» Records
○ ○ ○ ○ ○

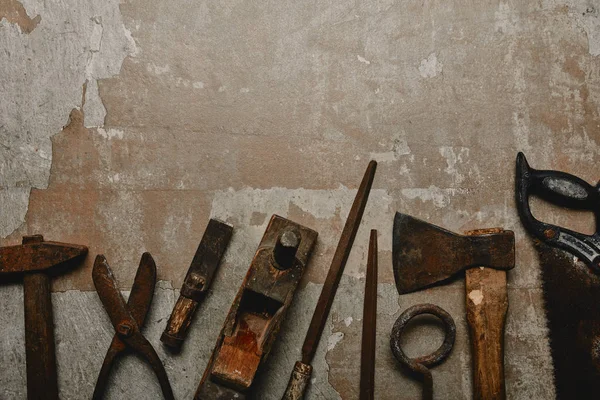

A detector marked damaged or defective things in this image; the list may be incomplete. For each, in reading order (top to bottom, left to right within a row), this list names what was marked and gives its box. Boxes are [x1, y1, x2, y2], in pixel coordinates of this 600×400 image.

rusty metal tool [0, 234, 87, 400]
rusty hammer [0, 234, 88, 400]
rusty metal tool [92, 253, 175, 400]
rusty metal tool [161, 217, 233, 352]
rusty metal tool [196, 216, 318, 400]
rusty metal tool [282, 160, 376, 400]
rusty metal tool [358, 228, 378, 400]
rusty metal tool [390, 304, 454, 400]
rusty metal tool [394, 212, 516, 396]
rusty axe [394, 212, 516, 400]
rusty hammer [394, 216, 516, 400]
rusty metal tool [516, 152, 600, 396]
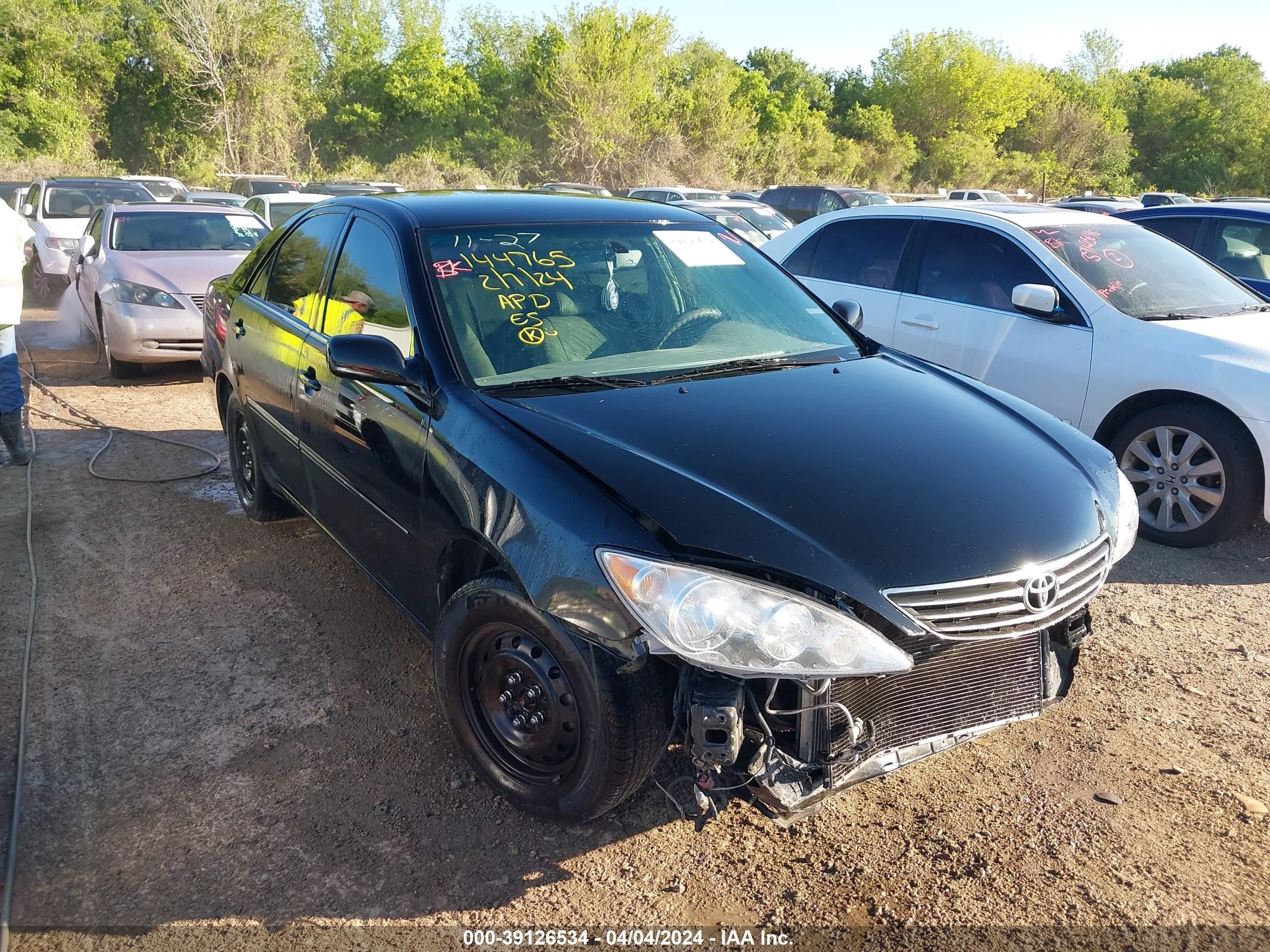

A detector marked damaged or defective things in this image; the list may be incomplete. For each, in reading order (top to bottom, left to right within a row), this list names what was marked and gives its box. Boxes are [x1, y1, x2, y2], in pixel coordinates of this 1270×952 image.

damaged grille [887, 536, 1104, 643]
front end damage [678, 615, 1089, 824]
damaged grille [824, 635, 1041, 761]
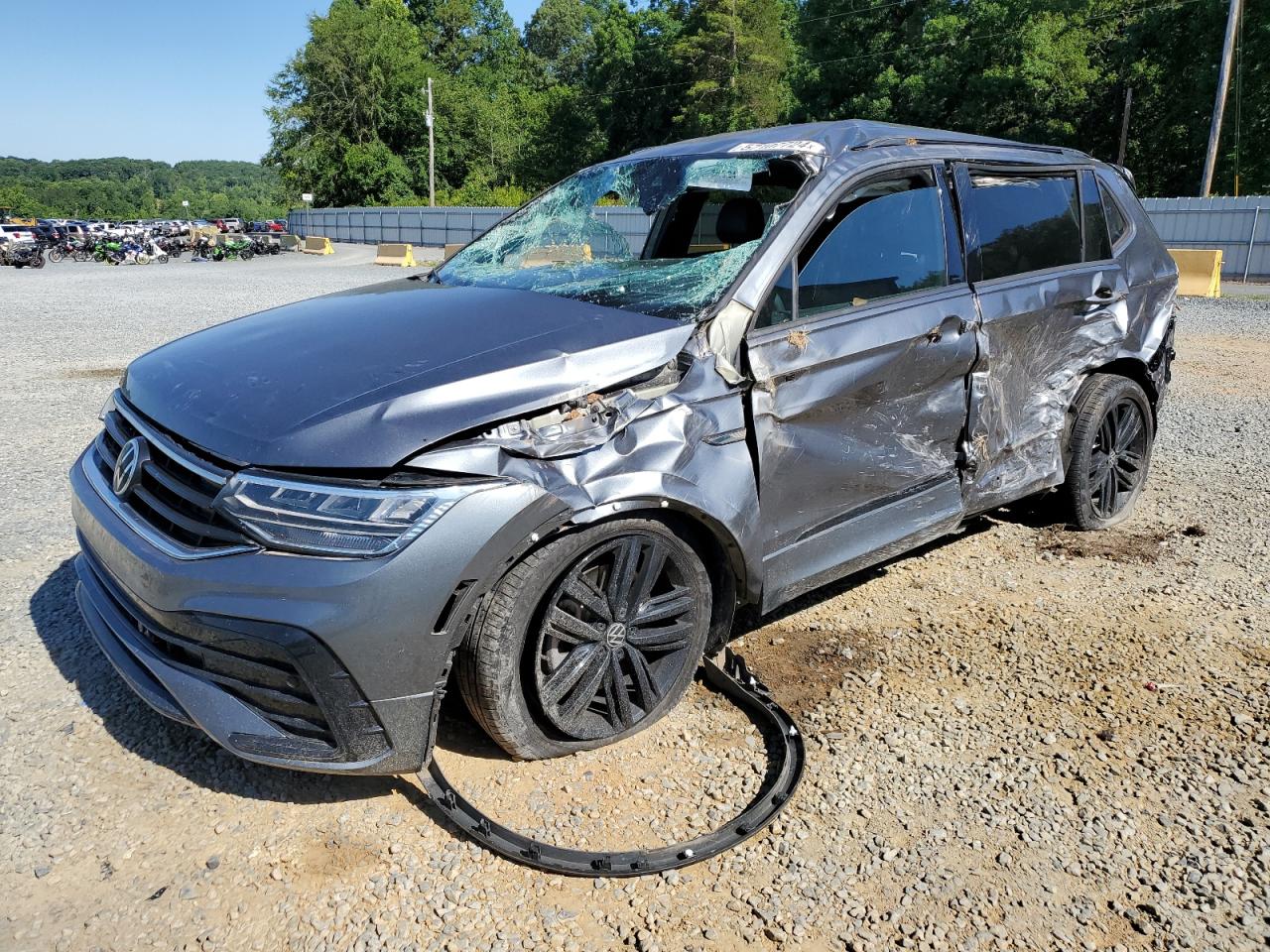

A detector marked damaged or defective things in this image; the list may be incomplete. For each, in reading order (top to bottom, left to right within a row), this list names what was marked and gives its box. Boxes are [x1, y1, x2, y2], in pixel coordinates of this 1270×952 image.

shattered windshield [442, 155, 808, 322]
cracked windshield glass [442, 155, 808, 322]
crumpled hood [122, 279, 691, 469]
damaged suv [71, 121, 1178, 776]
detached wheel arch molding [454, 518, 715, 767]
broken plastic trim [427, 650, 802, 878]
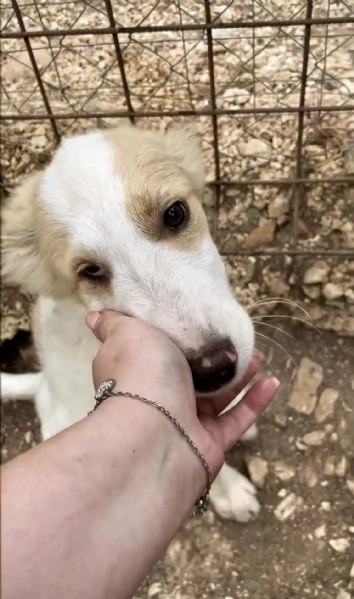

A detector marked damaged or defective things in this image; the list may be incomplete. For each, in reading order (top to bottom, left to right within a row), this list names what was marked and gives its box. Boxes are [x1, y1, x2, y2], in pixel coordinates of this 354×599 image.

rusty metal bar [10, 0, 60, 143]
rusty metal bar [103, 0, 136, 123]
rusty metal bar [1, 16, 352, 39]
rusty metal bar [1, 104, 352, 120]
rusty metal bar [203, 0, 220, 209]
rusty metal bar [294, 1, 312, 244]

○ ○ ○ ○ ○

» TO BE DONE
Copy the records above word for word, starting at their beginning and ending at the line that contains "rusty metal tool [196, 216, 318, 400]". Include both ends and omit the pictures.

» RESPONSE TO THIS TASK
A detector marked damaged or defective things in this image; the list may be incomplete. For each, in reading order (top to bottom, left to right within a row), this list names what was marked and gives its box. Boxes are [x1, y1, x2, y2], in pixel coordinates of this 600×400 image.

rusty metal tool [0, 234, 87, 400]
rusty hammer [0, 234, 88, 400]
rusty metal tool [92, 253, 175, 400]
rusty metal tool [161, 217, 233, 352]
rusty metal tool [196, 216, 318, 400]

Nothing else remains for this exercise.